BEGIN GIVEN RECORDS

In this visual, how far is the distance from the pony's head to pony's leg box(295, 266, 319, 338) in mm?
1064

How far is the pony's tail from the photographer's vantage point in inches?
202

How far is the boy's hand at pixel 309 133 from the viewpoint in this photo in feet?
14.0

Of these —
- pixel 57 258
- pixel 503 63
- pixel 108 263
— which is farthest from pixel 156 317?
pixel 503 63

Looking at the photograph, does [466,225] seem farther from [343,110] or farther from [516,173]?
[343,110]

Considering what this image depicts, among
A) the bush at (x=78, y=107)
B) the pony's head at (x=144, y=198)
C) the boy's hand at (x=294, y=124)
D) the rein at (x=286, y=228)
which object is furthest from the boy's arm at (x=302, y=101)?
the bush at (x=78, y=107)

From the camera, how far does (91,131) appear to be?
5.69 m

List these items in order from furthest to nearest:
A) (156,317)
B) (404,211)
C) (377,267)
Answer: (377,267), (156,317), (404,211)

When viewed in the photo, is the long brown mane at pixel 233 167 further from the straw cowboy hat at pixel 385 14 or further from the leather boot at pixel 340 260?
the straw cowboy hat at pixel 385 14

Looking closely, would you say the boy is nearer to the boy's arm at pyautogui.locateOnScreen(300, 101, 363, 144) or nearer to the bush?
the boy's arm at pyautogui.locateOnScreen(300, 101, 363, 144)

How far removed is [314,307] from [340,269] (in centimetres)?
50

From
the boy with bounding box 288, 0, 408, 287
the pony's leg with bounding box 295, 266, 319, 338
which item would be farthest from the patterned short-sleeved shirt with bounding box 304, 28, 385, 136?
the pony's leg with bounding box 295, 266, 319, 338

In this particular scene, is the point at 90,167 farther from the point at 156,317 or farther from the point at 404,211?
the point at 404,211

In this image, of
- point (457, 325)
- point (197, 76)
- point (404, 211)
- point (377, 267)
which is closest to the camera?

END GIVEN RECORDS

Reproduce the material above with "camera" switched to "lens" wherever it occurs, leaving every other word unchanged.

In this visual, how far is the distance from the pony's head to pony's leg box(295, 266, 319, 338) in mm?
1064

How far is the pony's tail from the photographer's vantage point in inches?
202

How far is the boy's hand at pixel 309 133 from the viewpoint in this photo in feet?
14.0

Of these —
- pixel 57 258
- pixel 503 63
- pixel 108 263
— which is farthest from pixel 156 317?
pixel 503 63

Looking at the photograph, does [466,225] seem farther from [343,110] or farther from [516,173]?
[343,110]

Considering what this image depicts, among
A) the bush at (x=78, y=107)
B) the pony's head at (x=144, y=198)
C) the boy's hand at (x=294, y=124)
D) the rein at (x=286, y=228)
which object is furthest from the boy's arm at (x=302, y=101)?
the bush at (x=78, y=107)

From the lens, how far does (91,131) appear to be?
5.69 m

List these items in order from furthest to nearest:
A) (156,317)
B) (404,211)
C) (377,267)
Answer: (377,267), (156,317), (404,211)

When viewed in the photo, is the long brown mane at pixel 233 167 further from the straw cowboy hat at pixel 385 14 or further from the leather boot at pixel 340 260?
the straw cowboy hat at pixel 385 14

Looking closely, would you say the boy is nearer to the boy's arm at pyautogui.locateOnScreen(300, 101, 363, 144) or nearer to the bush?
the boy's arm at pyautogui.locateOnScreen(300, 101, 363, 144)

How far removed is [314,307] from [340,269] (in centimetres)?
50

From
the boy with bounding box 288, 0, 408, 287
the pony's leg with bounding box 295, 266, 319, 338
which item would be farthest from the patterned short-sleeved shirt with bounding box 304, 28, 385, 136?
the pony's leg with bounding box 295, 266, 319, 338

In this particular scene, is the point at 90,167 farther from the point at 156,317 or farther from the point at 404,211?
the point at 404,211

In this image, of
- point (457, 325)
- point (197, 76)
- point (404, 211)
- point (377, 267)
which is closest to the lens?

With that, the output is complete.